> **Try it**
Retype the part of the forum thread about Vega's park outing from "## poodleholic (Jan" to "(Jun 28, 2009)", word for word.

> **Text block**
·····
# Vega and my German Shepherd getting some park time



## spoospirit (Mar 10, 2009)

_Great photos of your outing! Looks like the heat didn't bother them much as they seemed to get a lot of running in! Wonderful pic of all the kisses!! Vegas has one of the coolest cuts I have seen for the summer. It must feel great for him.
_


----------



## flufflvr (Mar 20, 2010)

What a fun day! Vega looks thrilled to be out in the sun, which I'm sure is because of his trim. I think he looks great in it. I bet he loved the ducks, too!


----------



## apoodleaday (Feb 22, 2010)

I really like Vega's short trim. It looks very sporty. I'm glad the dogs were able to enjoy themselves and get out for a good run


----------



## macker905 (Mar 21, 2010)

Both of your dogs are beautiful, you must be so proud to have 2 of the most intelligient breeds. I miss my German Shepherds terribly and am looking forward to the arrival of our Standard boy (late June birth). While I am not a groomer, I think your Vega looks beautiful and perfect.
I love the second picture the most, (they are ALL nice), but I just love the way they are both reaching for your face with their tongues, showing you love and affection like they do with members of "their pack".....that's special.


----------



## macker905 (Mar 21, 2010)

Did I mention that I am jealous???


----------



## poodleholic (Jan 6, 2010)

Fabulous photos! I especially loved (and melted at) the 2nd one, with those marvelous tongues! lol


----------



## Birdie (Jun 28, 2009)
·····
> **Given information**
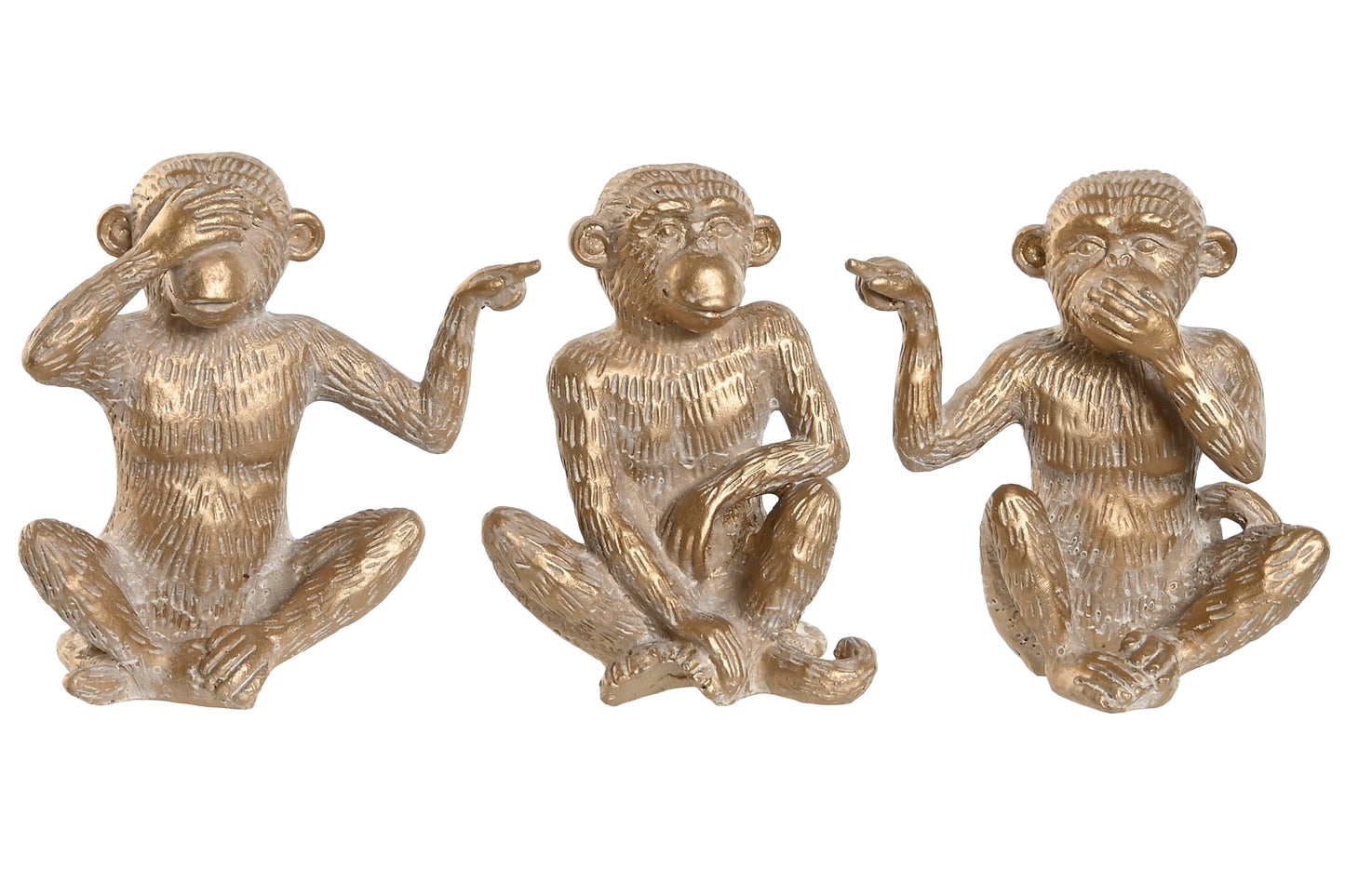 Set van 3 gouden apenbeeldjes – humoristisch decoratief beeld – 14 cm hoog – polyresin – unieke twist op klassiek motief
·····
> **Response area**
## poodleholic (Jan 6, 2010)

Fabulous photos! I especially loved (and melted at) the 2nd one, with those marvelous tongues! lol


----------



## Birdie (Jun 28, 2009)